TypeScript 中 c# 类虚拟成员的等价物

Question

So in C# when I've been creating model classes and lazy loading things, I do something like this:

public int? User_ID { get; set; }
public int? Dept_ID { get; set; }

Then a little farther down in my class I pop in my virtuals like so:

public virtual User User {get; set;}
public virtual Department Dept {get; set;}

How would I do this in Typescript? Something like this?:

User_ID: number;
Dept_ID: number;
User: User;
Dept: Department;

I don't think interfaces is what I want/need...but then again protected doesn't seem correct either. Something tells me I'm missing an obvious answer here.

Answer 1

The following applies equally to TypeScript and JavaScript:

There is no equivalent.

Every member access in JavaScript is subject to dynamic dispatch by definition. This is because member access in JavaScript is morally a key lookup in a hash table.

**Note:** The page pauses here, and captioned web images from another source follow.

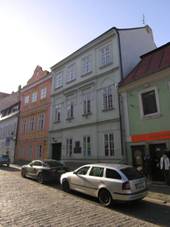 m욝ansk� dvojd�m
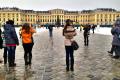 Schloss Schönbrunn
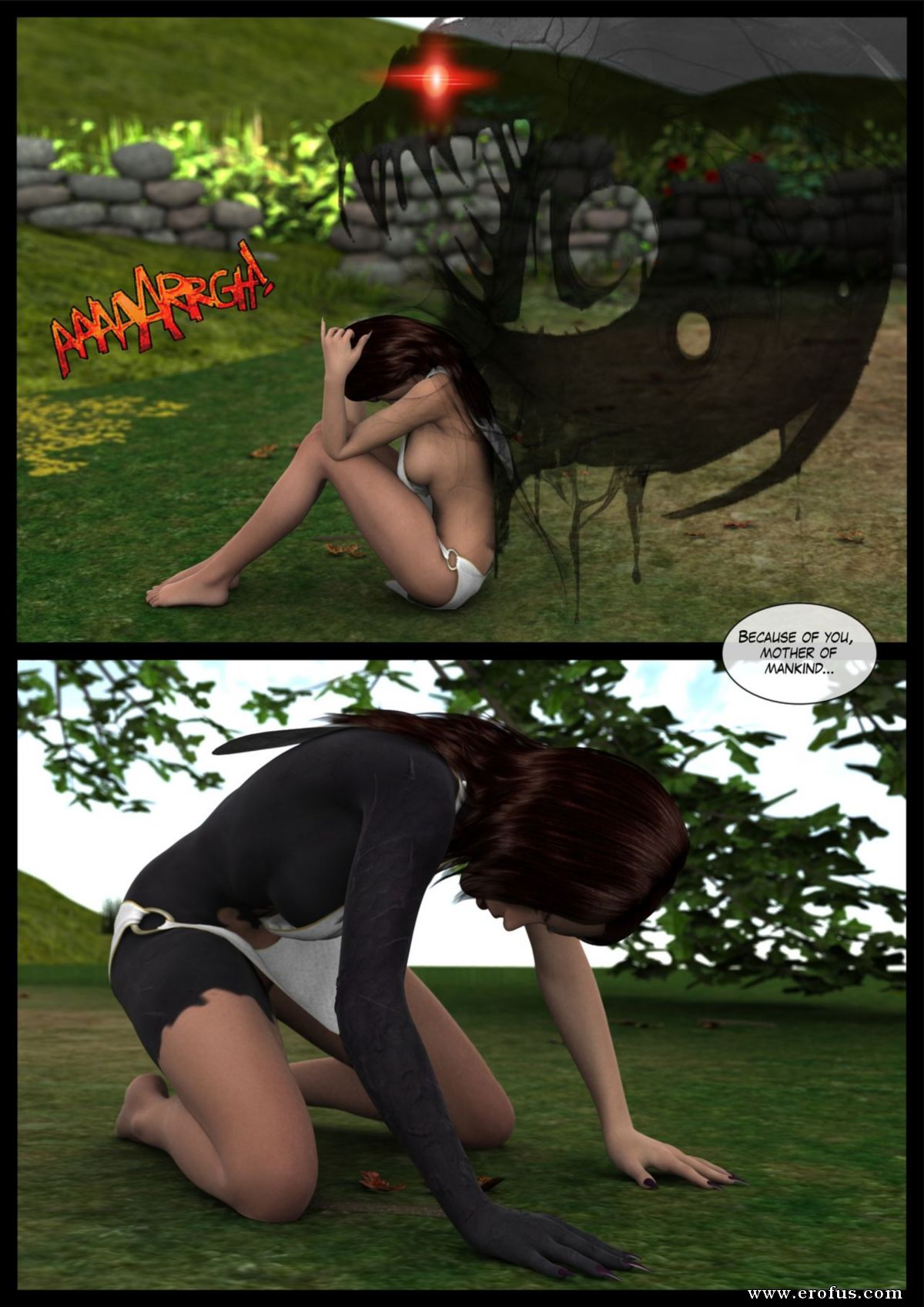 picture 54.jpg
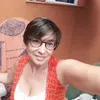 eva.delgado.rodri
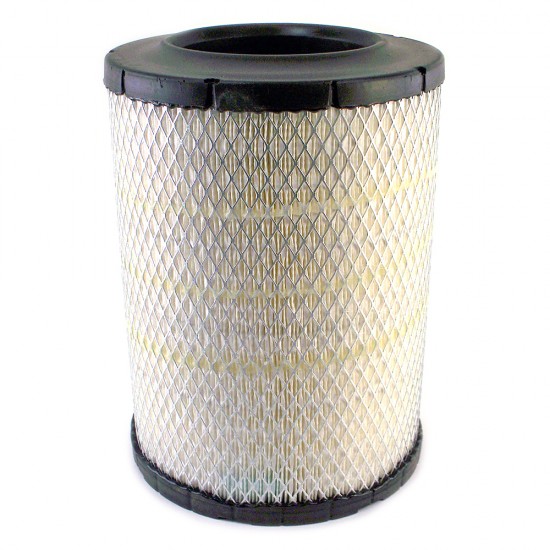 W8003079  -  Air Cleaner Filter (L4B - 3.9L Cummins & L6I 4.5L)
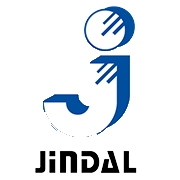 JINDAL SAW LIMITED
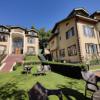 pahalgam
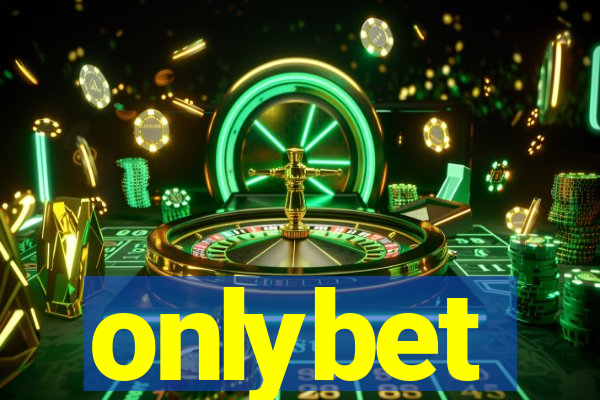 onlybet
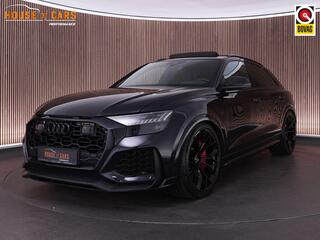 audi-rsq8-quattro-4.0-600pk-tfsi-2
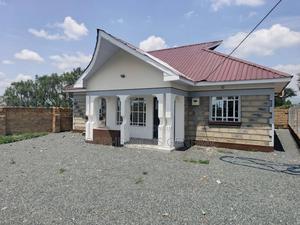 3bdrm Bungalow in Kandisi for sale - main view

An object may declare a member with the same key as one it inherits via the prototype chain and thereby shadow the inherited member but this is not the same as virtualness, a concept not present in the language.

Answer 2

Yes there are ..

//non-abstract or abstract class
class A {
    
    // The virtual method
    protected virtualStuff1?():void;

    public Stuff2(){
        //Calling overridden child method by parent if implemented
        this.virtualStuff1 && this.virtualStuff1();
        alert("Baseclass Stuff2");
    }
}

//class B implementing virtual method
class B extends A{
    
    // overriding virtual method
    public virtualStuff1()
    {
        alert("Class B virtualStuff1");
    }
}

//Class C not implementing virtual method
class C extends A{
 
}

var b1 = new B();
var c1= new C();
b1.Stuff2();
b1.virtualStuff1();
c1.Stuff2();

Answer 3

I achieved this using an arrow function as a property of the class (note this was in ts, but if you're handy at modern js it should work):

class baseClass {
    doSomething = () => {};
}

class derivedClass extends baseClass {
    constructor() {
        this.doSomeThing = () => { console.log('something'); };
    }
}

Answer 4

Javascript 和 Typescript 中的所有方法在技术上都是虚拟的，因为没有什么可以阻止您覆盖任何方法。